What the exercise asks:
Edit the listing below so that every instance of "clock" reads "timepiece", with nothing else altered. Leave the pictures out of your output.

======== Records supplied

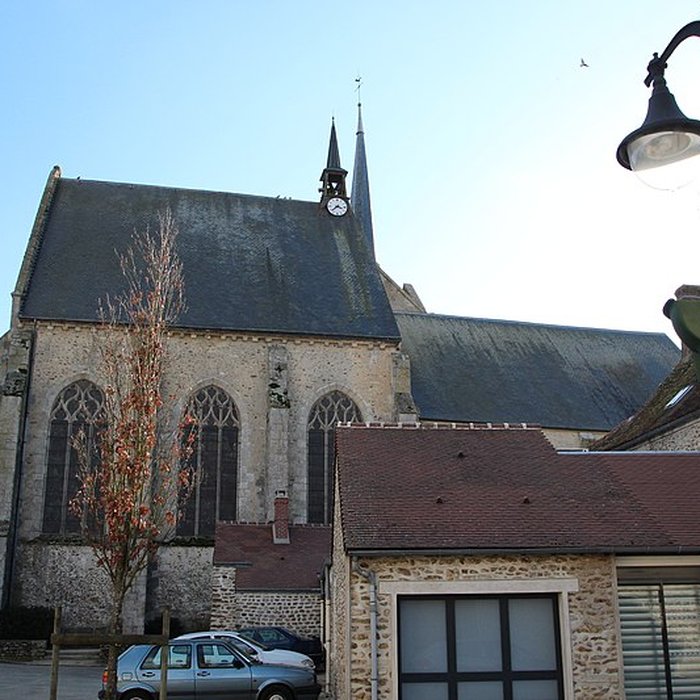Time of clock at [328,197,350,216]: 3:38
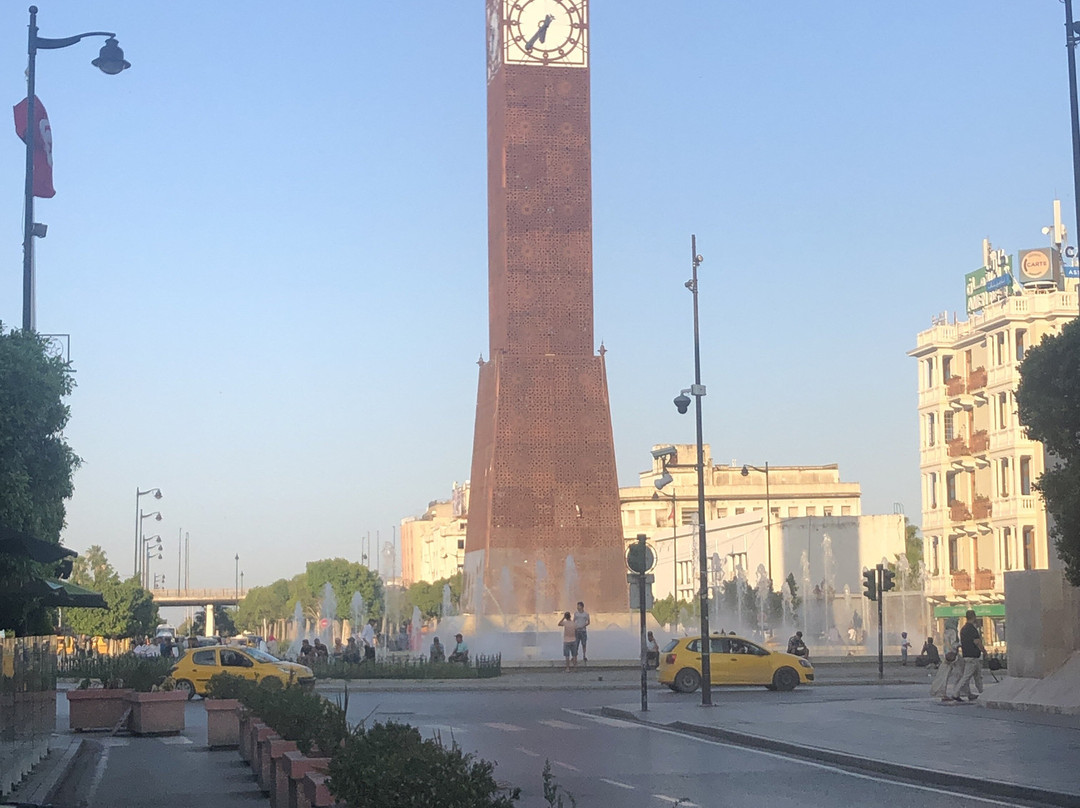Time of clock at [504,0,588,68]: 6:36
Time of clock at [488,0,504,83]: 6:36
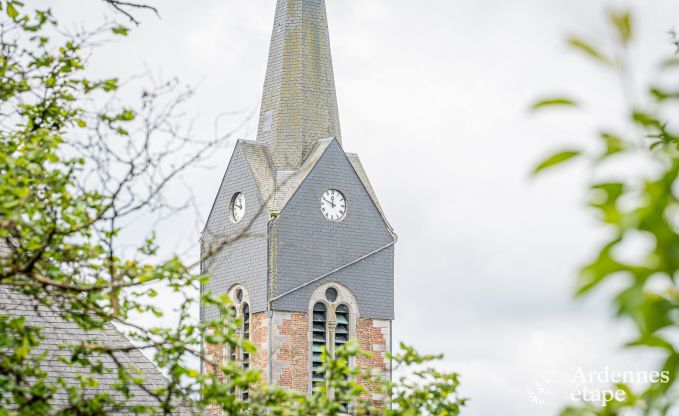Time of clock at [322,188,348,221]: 11:48
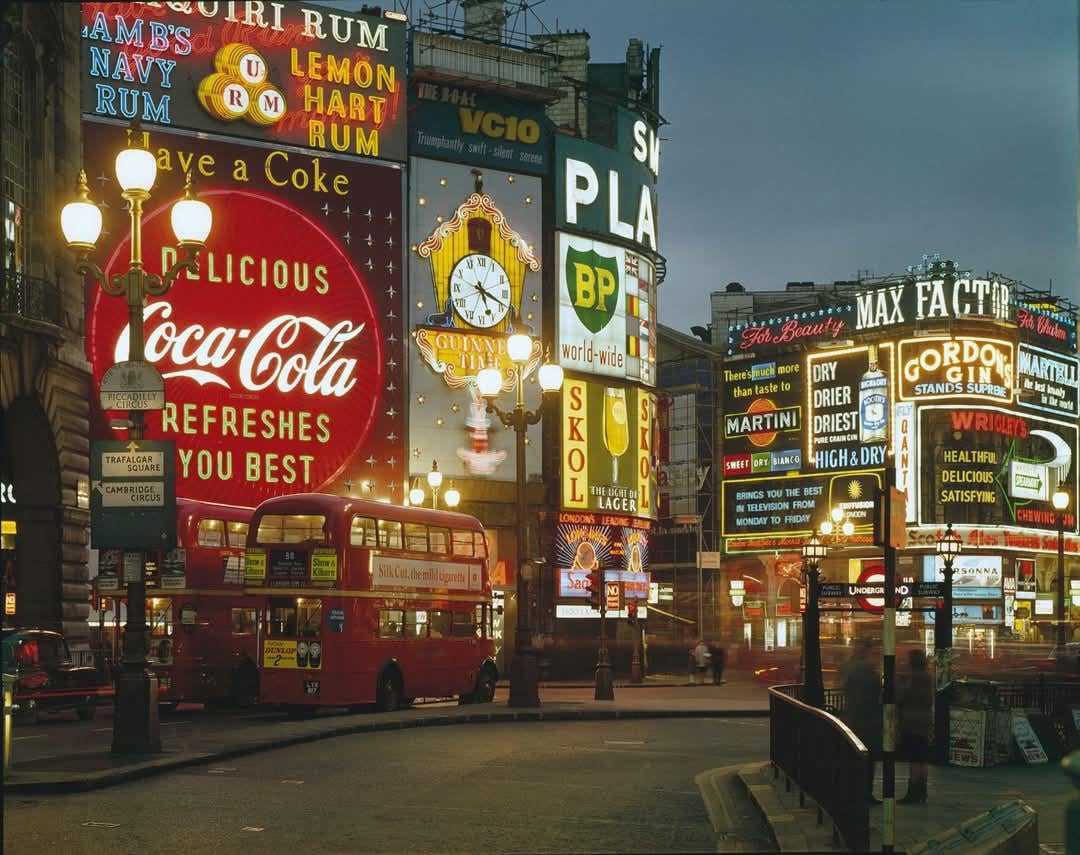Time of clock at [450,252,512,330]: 5:18
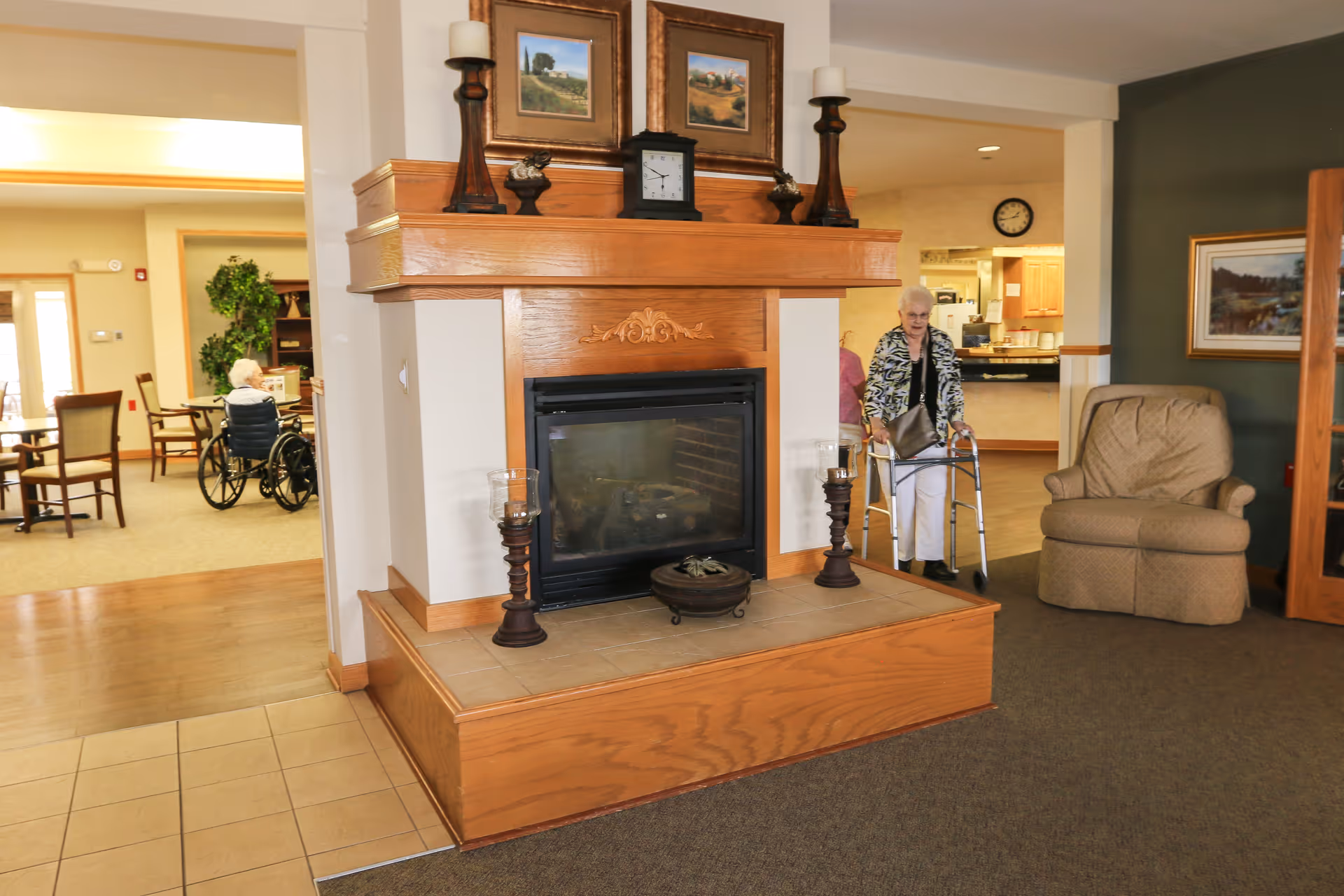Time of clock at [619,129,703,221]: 5:49
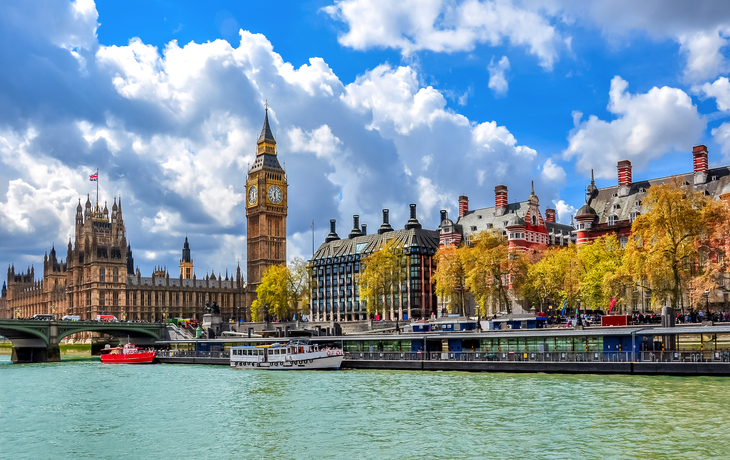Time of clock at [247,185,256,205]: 12:28
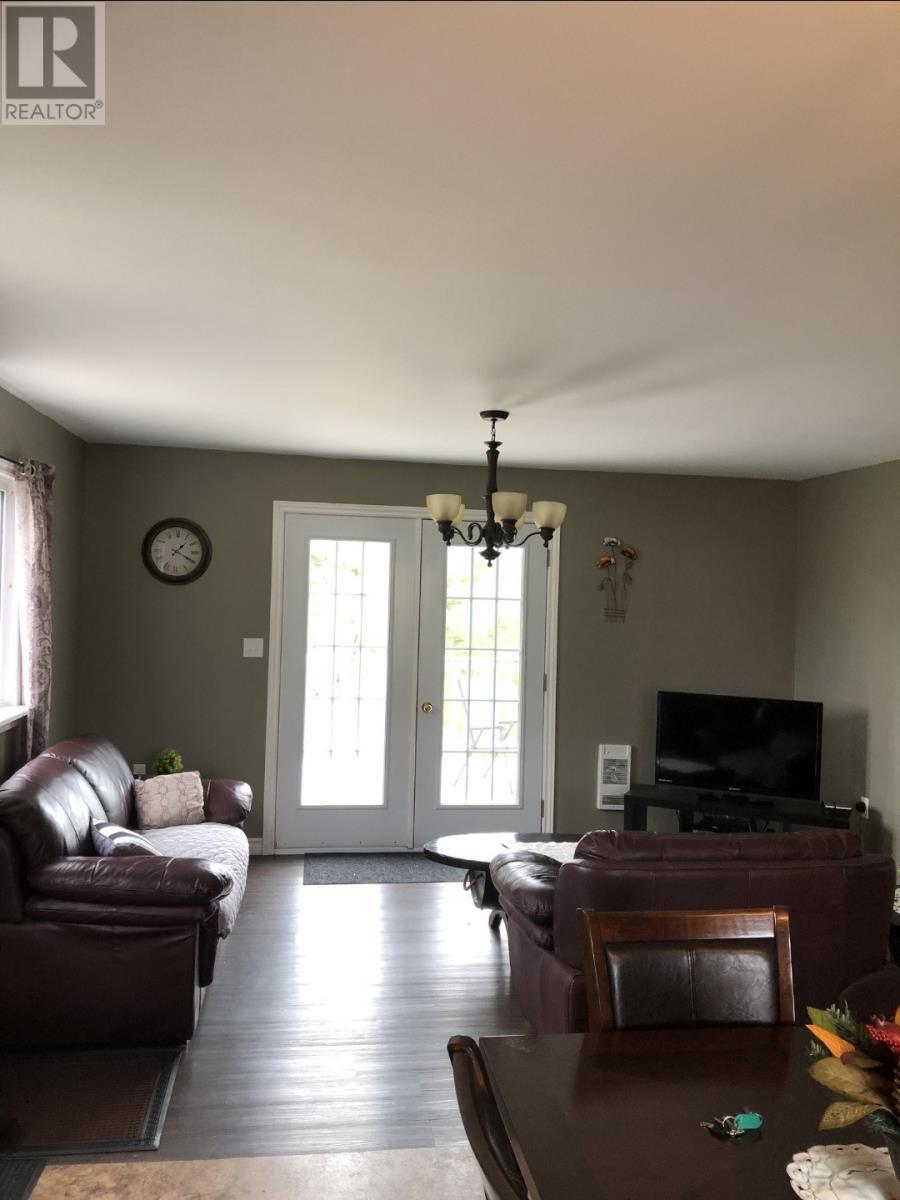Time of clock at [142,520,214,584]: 1:19
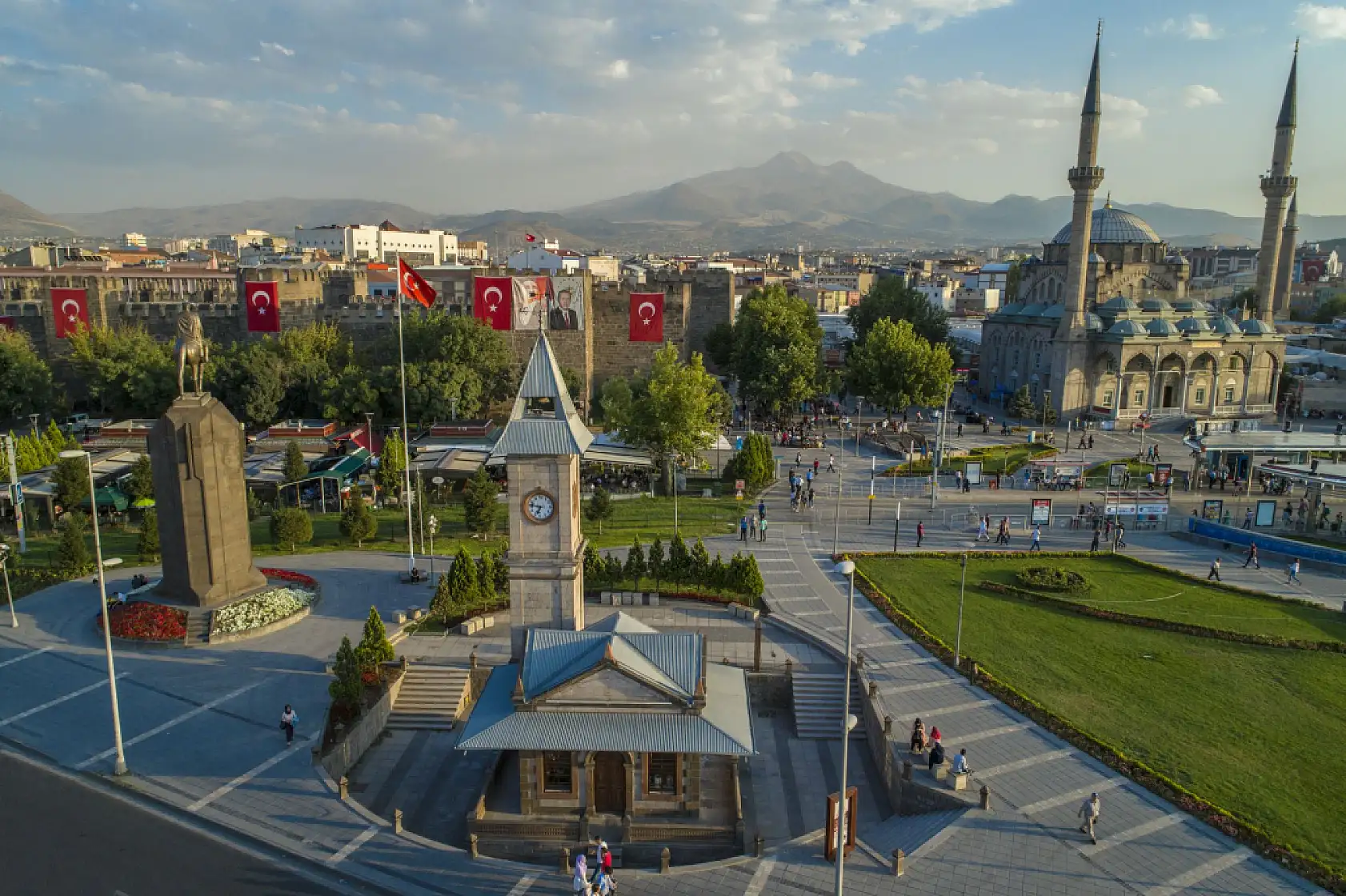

================

Answer below:
Time of timepiece at [328,197,350,216]: 3:38
Time of timepiece at [504,0,588,68]: 6:36
Time of timepiece at [488,0,504,83]: 6:36
Time of timepiece at [322,188,348,221]: 11:48
Time of timepiece at [450,252,512,330]: 5:18
Time of timepiece at [619,129,703,221]: 5:49
Time of timepiece at [247,185,256,205]: 12:28
Time of timepiece at [142,520,214,584]: 1:19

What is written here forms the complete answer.